### Information supplied
----------------

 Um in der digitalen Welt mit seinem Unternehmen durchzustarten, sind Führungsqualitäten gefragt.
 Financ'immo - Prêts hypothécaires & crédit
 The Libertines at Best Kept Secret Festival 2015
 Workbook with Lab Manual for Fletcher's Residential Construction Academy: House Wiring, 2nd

----------------

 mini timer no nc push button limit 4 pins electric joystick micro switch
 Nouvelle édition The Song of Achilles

----------------

### Your assignment
In the entries above, the lines from the one bearing "Um in der digitalen" up to and including the one bearing "Workbook with Lab" should be transcribed exactly; no other line is wanted.

### Result below
 Um in der digitalen Welt mit seinem Unternehmen durchzustarten, sind Führungsqualitäten gefragt.
 Financ'immo - Prêts hypothécaires & crédit
 The Libertines at Best Kept Secret Festival 2015
 Workbook with Lab Manual for Fletcher's Residential Construction Academy: House Wiring, 2nd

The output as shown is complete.